== Instructions for the task ==
Without altering anything, repeat each of the records.

————

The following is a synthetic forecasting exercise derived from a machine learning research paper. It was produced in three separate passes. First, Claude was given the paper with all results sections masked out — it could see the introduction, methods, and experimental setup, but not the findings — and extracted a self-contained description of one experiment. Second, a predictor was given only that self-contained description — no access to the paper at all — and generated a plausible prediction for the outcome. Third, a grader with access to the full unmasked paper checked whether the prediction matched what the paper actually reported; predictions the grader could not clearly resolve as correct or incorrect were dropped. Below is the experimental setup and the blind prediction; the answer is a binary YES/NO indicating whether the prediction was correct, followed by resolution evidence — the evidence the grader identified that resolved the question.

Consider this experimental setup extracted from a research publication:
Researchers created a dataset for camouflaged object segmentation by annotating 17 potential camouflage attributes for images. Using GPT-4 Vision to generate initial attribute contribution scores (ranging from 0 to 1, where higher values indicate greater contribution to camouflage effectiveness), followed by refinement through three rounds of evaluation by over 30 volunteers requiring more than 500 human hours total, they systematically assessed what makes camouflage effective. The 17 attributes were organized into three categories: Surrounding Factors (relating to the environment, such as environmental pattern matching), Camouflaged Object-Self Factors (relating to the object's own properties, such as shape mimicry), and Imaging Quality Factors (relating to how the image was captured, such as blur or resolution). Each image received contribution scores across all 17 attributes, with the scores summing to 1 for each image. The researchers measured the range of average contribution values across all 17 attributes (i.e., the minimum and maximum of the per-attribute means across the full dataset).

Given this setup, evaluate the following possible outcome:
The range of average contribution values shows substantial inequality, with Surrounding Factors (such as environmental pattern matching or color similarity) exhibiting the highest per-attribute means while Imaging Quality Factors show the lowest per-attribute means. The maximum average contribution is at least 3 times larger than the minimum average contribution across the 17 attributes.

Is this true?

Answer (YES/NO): YES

————

== Result ==
The following is a synthetic forecasting exercise derived from a machine learning research paper. It was produced in three separate passes. First, Claude was given the paper with all results sections masked out — it could see the introduction, methods, and experimental setup, but not the findings — and extracted a self-contained description of one experiment. Second, a predictor was given only that self-contained description — no access to the paper at all — and generated a plausible prediction for the outcome. Third, a grader with access to the full unmasked paper checked whether the prediction matched what the paper actually reported; predictions the grader could not clearly resolve as correct or incorrect were dropped. Below is the experimental setup and the blind prediction; the answer is a binary YES/NO indicating whether the prediction was correct, followed by resolution evidence — the evidence the grader identified that resolved the question.

Consider this experimental setup extracted from a research publication:
Researchers created a dataset for camouflaged object segmentation by annotating 17 potential camouflage attributes for images. Using GPT-4 Vision to generate initial attribute contribution scores (ranging from 0 to 1, where higher values indicate greater contribution to camouflage effectiveness), followed by refinement through three rounds of evaluation by over 30 volunteers requiring more than 500 human hours total, they systematically assessed what makes camouflage effective. The 17 attributes were organized into three categories: Surrounding Factors (relating to the environment, such as environmental pattern matching), Camouflaged Object-Self Factors (relating to the object's own properties, such as shape mimicry), and Imaging Quality Factors (relating to how the image was captured, such as blur or resolution). Each image received contribution scores across all 17 attributes, with the scores summing to 1 for each image. The researchers measured the range of average contribution values across all 17 attributes (i.e., the minimum and maximum of the per-attribute means across the full dataset).

Given this setup, evaluate the following possible outcome:
The range of average contribution values shows substantial inequality, with Surrounding Factors (such as environmental pattern matching or color similarity) exhibiting the highest per-attribute means while Imaging Quality Factors show the lowest per-attribute means. The maximum average contribution is at least 3 times larger than the minimum average contribution across the 17 attributes.

Is this true?

Answer (YES/NO): YES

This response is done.